* [READING PASSAGE]
● ● ● ● ● ● ●
Purpose: To identify prognostic imaging biomarkers in non-small cell lung cancer (NSCLC) by means of a radiogenomics strategy that integrates gene expression and medical images in patients for whom survival outcomes are not available by leveraging survival data in public gene expression data sets.
Materials and methods: A radiogenomics strategy for associating image features with clusters of coexpressed genes (metagenes) was defined. First, a radiogenomics correlation map is created for a pairwise association between image features and metagenes. Next, predictive models of metagenes are built in terms of image features by using sparse linear regression. Similarly, predictive models of image features are built in terms of metagenes. Finally, the prognostic significance of the predicted image features are evaluated in a public gene expression data set with survival outcomes. This radiogenomics strategy was applied to a cohort of 26 patients with NSCLC for whom gene expression and 180 image features from computed tomography (CT) and positron emission tomography (PET)/CT were available.
● ● ● ● ● ● ●
* [DATASET ENTRIES]
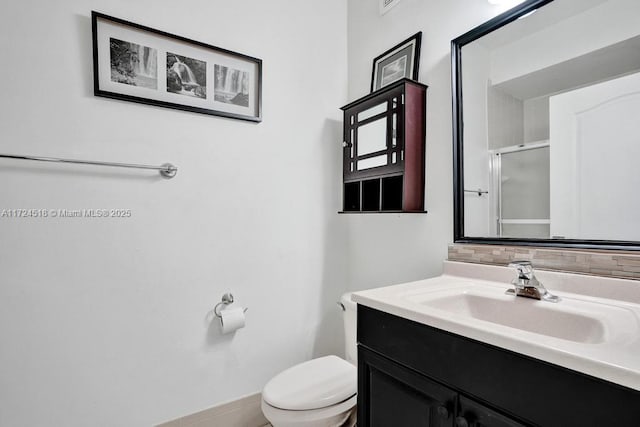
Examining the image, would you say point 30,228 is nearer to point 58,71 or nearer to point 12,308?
point 12,308

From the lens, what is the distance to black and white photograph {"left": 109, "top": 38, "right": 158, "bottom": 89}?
1.25m

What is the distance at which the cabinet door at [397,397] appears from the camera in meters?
0.72

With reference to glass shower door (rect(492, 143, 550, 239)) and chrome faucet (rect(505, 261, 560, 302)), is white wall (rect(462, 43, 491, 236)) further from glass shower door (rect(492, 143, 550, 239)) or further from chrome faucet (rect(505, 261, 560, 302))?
chrome faucet (rect(505, 261, 560, 302))

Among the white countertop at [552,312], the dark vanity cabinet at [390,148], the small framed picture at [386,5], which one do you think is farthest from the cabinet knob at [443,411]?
the small framed picture at [386,5]

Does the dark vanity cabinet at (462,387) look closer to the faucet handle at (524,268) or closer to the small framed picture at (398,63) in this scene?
the faucet handle at (524,268)

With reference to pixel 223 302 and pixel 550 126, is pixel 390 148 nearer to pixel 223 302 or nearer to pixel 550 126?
pixel 550 126

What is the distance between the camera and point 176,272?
4.50 ft

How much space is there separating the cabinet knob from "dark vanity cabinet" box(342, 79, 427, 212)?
78 centimetres

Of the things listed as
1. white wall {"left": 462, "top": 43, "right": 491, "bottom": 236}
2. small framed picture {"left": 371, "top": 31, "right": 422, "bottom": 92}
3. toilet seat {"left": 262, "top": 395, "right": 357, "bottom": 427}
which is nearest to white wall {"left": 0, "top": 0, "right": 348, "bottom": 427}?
small framed picture {"left": 371, "top": 31, "right": 422, "bottom": 92}

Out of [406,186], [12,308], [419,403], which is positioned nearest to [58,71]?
[12,308]

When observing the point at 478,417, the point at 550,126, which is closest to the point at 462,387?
the point at 478,417

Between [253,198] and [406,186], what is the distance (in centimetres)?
73

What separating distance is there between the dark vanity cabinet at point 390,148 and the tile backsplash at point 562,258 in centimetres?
31

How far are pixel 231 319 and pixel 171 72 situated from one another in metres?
1.11
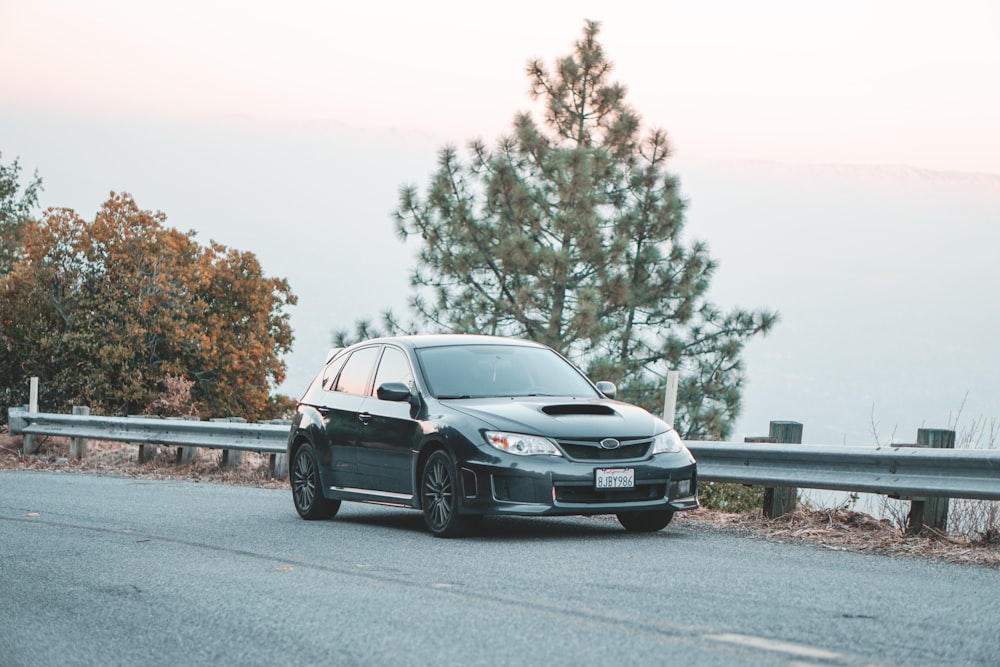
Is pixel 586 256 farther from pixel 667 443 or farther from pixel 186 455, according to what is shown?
pixel 667 443

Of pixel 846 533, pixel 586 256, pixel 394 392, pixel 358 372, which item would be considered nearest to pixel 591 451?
pixel 394 392

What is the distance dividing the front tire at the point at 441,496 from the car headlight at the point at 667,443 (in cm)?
151

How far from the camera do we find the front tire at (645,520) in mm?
10812

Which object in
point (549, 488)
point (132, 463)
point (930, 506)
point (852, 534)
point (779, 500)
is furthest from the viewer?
point (132, 463)

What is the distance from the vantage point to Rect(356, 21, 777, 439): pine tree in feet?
115

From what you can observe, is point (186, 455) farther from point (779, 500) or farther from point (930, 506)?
point (930, 506)

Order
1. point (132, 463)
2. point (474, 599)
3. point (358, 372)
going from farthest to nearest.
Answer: point (132, 463) → point (358, 372) → point (474, 599)

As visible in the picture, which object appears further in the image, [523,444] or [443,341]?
[443,341]

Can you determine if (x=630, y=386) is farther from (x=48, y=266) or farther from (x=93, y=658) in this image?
(x=93, y=658)

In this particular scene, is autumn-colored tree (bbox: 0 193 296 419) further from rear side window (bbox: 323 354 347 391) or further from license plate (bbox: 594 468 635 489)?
license plate (bbox: 594 468 635 489)

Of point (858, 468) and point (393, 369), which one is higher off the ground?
point (393, 369)

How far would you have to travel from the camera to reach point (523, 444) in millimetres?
10219

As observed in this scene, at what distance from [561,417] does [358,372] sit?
8.95 feet

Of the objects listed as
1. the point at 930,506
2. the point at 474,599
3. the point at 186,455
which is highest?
the point at 930,506
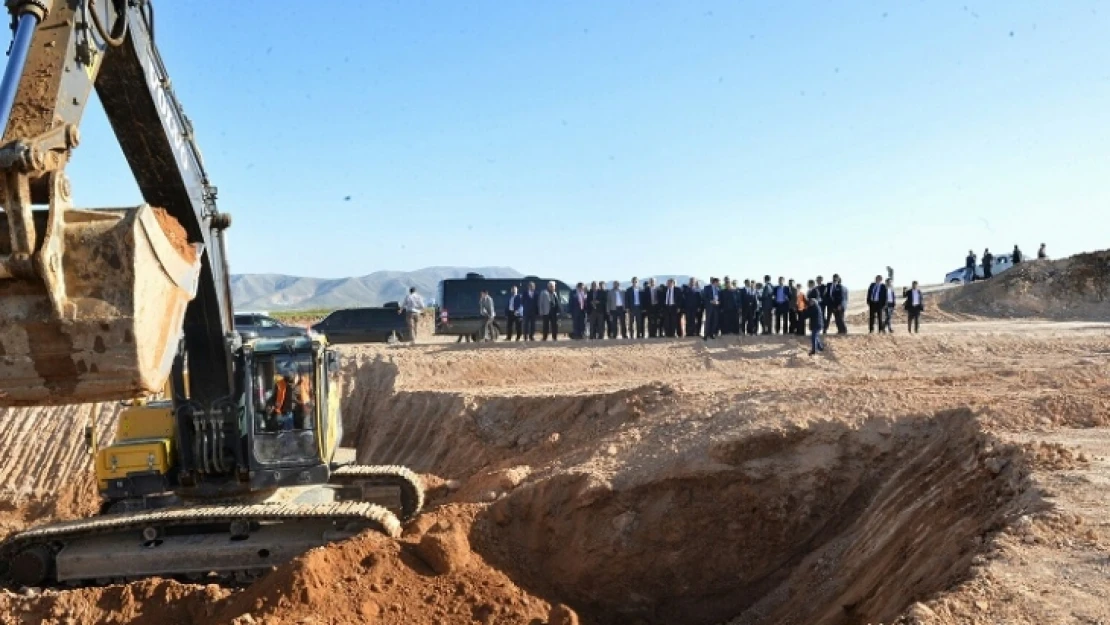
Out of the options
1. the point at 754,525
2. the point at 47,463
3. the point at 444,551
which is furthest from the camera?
the point at 47,463

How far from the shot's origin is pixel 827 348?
18.2 metres

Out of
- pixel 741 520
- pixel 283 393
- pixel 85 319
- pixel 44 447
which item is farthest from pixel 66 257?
pixel 44 447

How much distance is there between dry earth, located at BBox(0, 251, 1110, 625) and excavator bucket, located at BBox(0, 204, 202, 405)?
334 centimetres

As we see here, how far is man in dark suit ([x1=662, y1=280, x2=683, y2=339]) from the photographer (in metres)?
20.9

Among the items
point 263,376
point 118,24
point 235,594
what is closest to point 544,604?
point 235,594

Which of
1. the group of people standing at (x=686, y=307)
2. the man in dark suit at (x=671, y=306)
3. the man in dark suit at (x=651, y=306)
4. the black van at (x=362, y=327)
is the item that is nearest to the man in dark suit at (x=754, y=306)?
the group of people standing at (x=686, y=307)

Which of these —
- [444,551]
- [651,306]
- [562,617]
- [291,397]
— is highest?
[651,306]

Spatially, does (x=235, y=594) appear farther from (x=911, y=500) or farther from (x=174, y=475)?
(x=911, y=500)

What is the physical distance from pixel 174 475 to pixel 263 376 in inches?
60.5

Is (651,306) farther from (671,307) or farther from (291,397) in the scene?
(291,397)

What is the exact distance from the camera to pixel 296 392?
8906 mm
● ● ● ● ● ● ●
* [STUDY QUESTIONS]
[a] In the lung cancer radiogenomics abstract, rewrite the passage between "Materials and methods: A" and "(PET)/CT were available.", inclusive, with "sparse linear regression" changed to "penalized linear regression".
[b] Translate this sentence from the lung cancer radiogenomics abstract into Spanish: "Similarly, predictive models of image features are built in terms of metagenes."

* [ANSWERS TO THE TASKS]
[a]
Materials and methods: A radiogenomics strategy for associating image features with clusters of coexpressed genes (metagenes) was defined. First, a radiogenomics correlation map is created for a pairwise association between image features and metagenes. Next, predictive models of metagenes are built in terms of image features by using penalized linear regression. Similarly, predictive models of image features are built in terms of metagenes. Finally, the prognostic significance of the predicted image features are evaluated in a public gene expression data set with survival outcomes. This radiogenomics strategy was applied to a cohort of 26 patients with NSCLC for whom gene expression and 180 image features from computed tomography (CT) and positron emission tomography (PET)/CT were available.

[b] De manera similar, se construyen modelos predictivos de las características de imagen en función de los metagenes.